One man, the one who parked his car sideways in front of us, wanted more money for his package than our driver was willing to give him. When our driver shook his head, the unhappy customer cupped the driver’s pudgy cheek in one hand and gave him a titty twister with the other. It reminded me of Mathew Broderick in “The Freshman”. I think our driver is in over his head.

Our driver was mean and angry and I was afraid that he was going to crash our van into a motorcycle and kill someone. On about hour five, when we were five kilometers outside of Santa Marta, driving about 90 miles an hour while shouting at one of the other passengers in our van, I decided that I hated him, not enough to send him to the Inquisitor for a torture session, but enough that I hope tonight he has terrible heartburn and his wife doesn't get off the couch to fetch him the Milk of Magnesia.

This blog post is unorganized and doesn’t have a theme. The four of us are crowded into our air conditioned hotel room, waiting for the water to turn on so we can take showers, or just maybe use the toilet. Tomorrow we are leaving on a five day hike through the Sierra Nevada mountains to find “Cuidad Perdido” an ancient city. If we lucky, along the way we’ll meet some indigenous people, and maybe some Colombian soldiers who are protecting us from FARQ.

I am totally rat-****-freaking-out about this hike because it has a lot of uphills and mosquitos and river crossings and downhills and trees and wilderness and it’s like camping except we have to walk all day before we get to curl up in our clothes and try to sleep outside. Today I read and re-read information about the trek on TripAdvisor out loud to Guy, hoping he would tell me it was a stupid idea and give me permission to pull the plug on the mission.

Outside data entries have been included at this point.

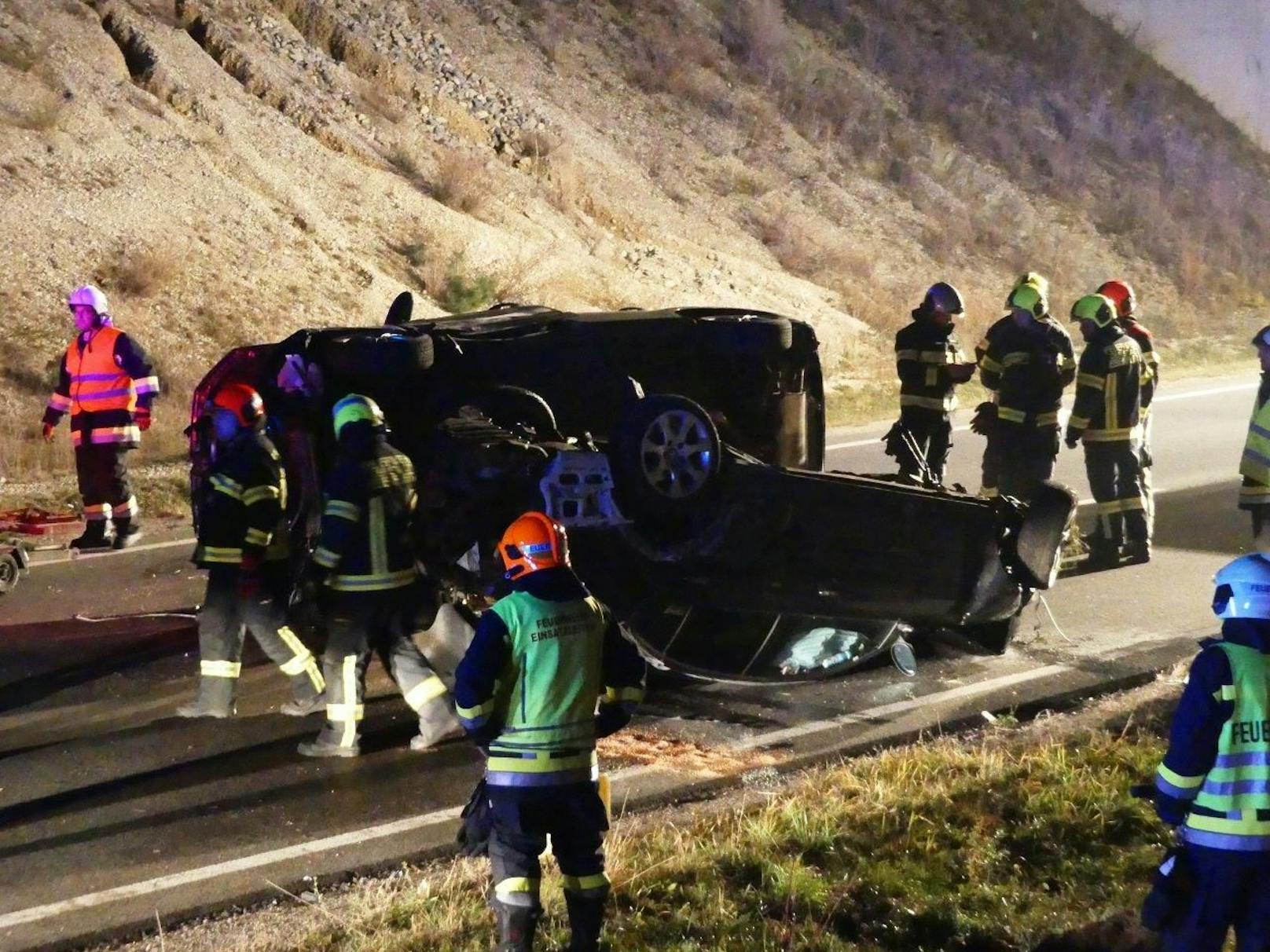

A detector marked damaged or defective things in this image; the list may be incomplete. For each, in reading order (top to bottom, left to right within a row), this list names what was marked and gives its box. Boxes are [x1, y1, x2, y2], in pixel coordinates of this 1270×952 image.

overturned black car [191, 298, 1069, 685]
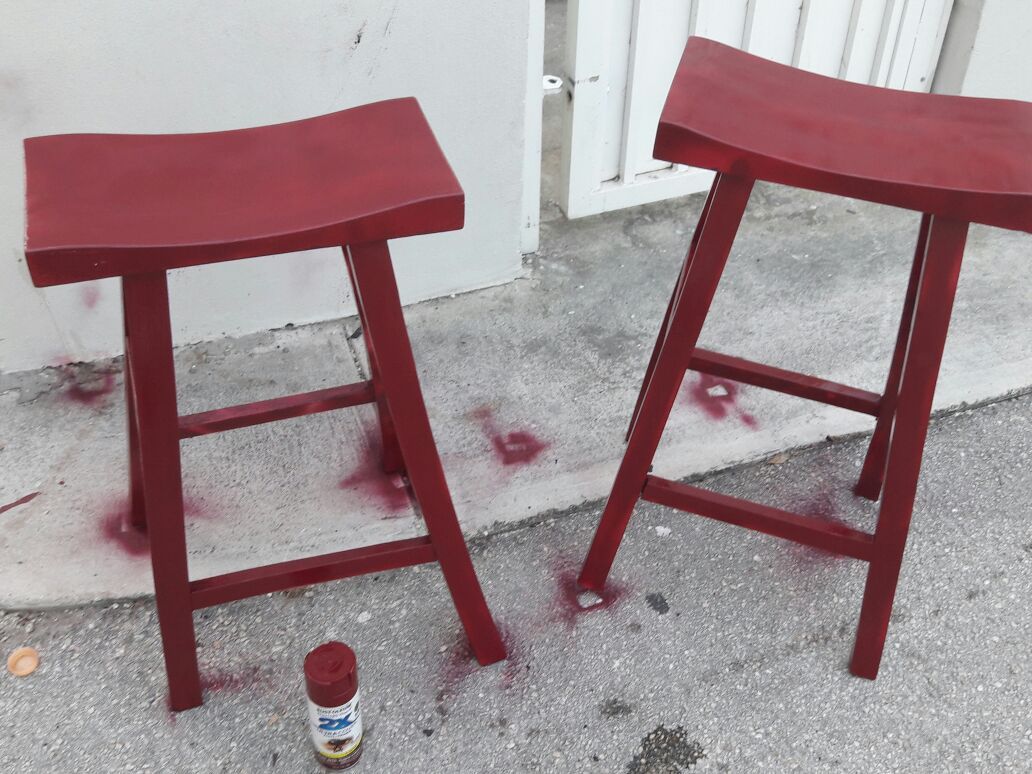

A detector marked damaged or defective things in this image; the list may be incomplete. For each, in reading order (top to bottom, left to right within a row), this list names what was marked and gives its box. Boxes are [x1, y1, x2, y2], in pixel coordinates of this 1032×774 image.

rust-oleum spray paint [304, 644, 364, 768]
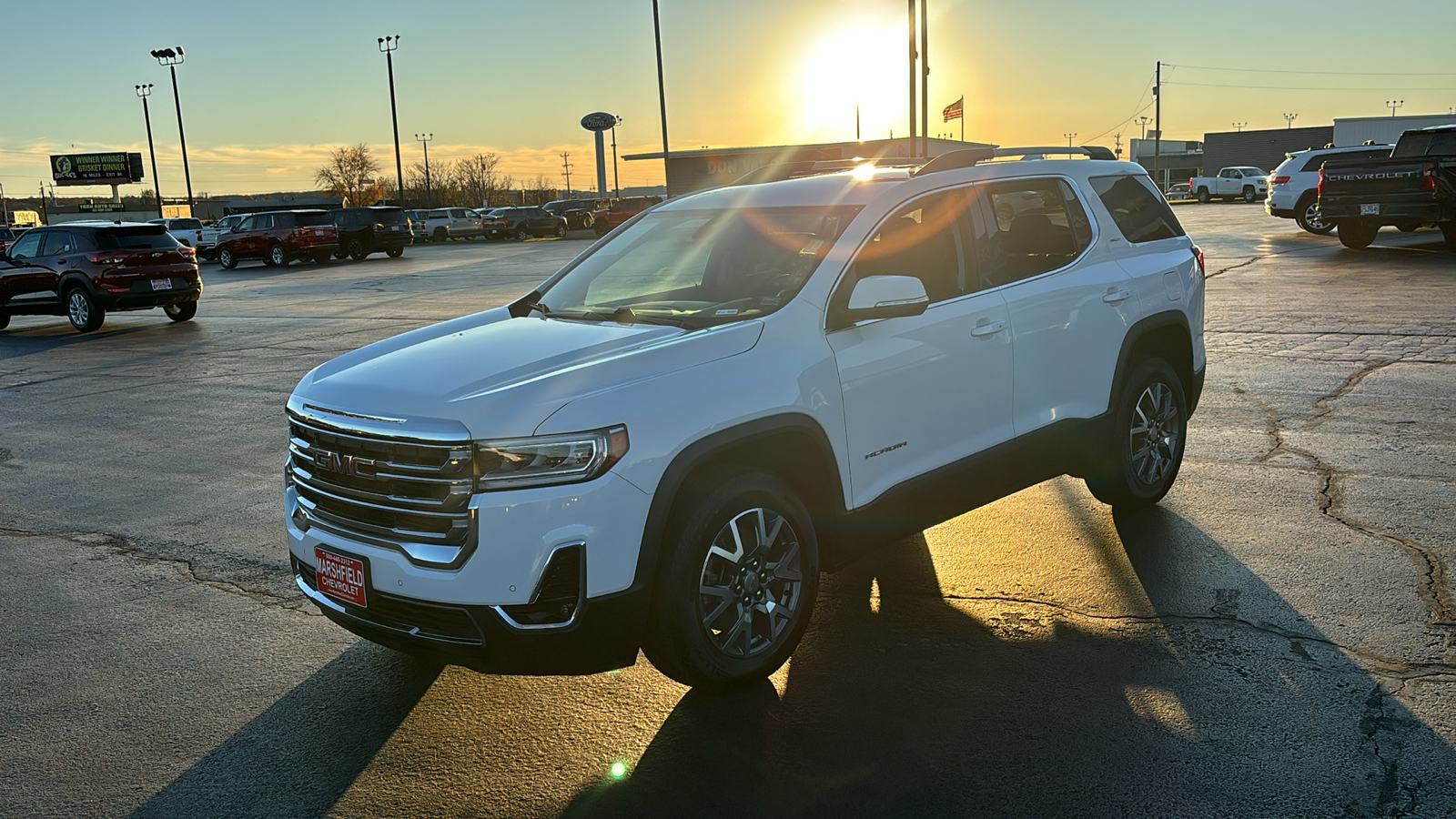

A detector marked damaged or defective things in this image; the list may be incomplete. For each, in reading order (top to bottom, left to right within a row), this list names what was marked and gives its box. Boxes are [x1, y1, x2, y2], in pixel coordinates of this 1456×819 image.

pavement crack [0, 524, 315, 615]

“Is this a normal thing that people do?” I asked desperately, after we visited the tour company and the man there told us that A. it’s not really that much cooler in the mountains than it is here and B. why didn’t we have sleeping bags? And C. he’s seen eight year old kids that do this hike so unless my kids aren’t used to walking, he thinks they should be just fine and D. maybe we should hire a mule to carry our stuff. “Aren’t we just a family, having a family vacation, like families do?”

“This is not normal,” Guy said, like he’s already tried this line of reasoning and rejected it. “Nothing about this trip is normal. We left normal in Hood River.

We’ll be back from the hike in five days.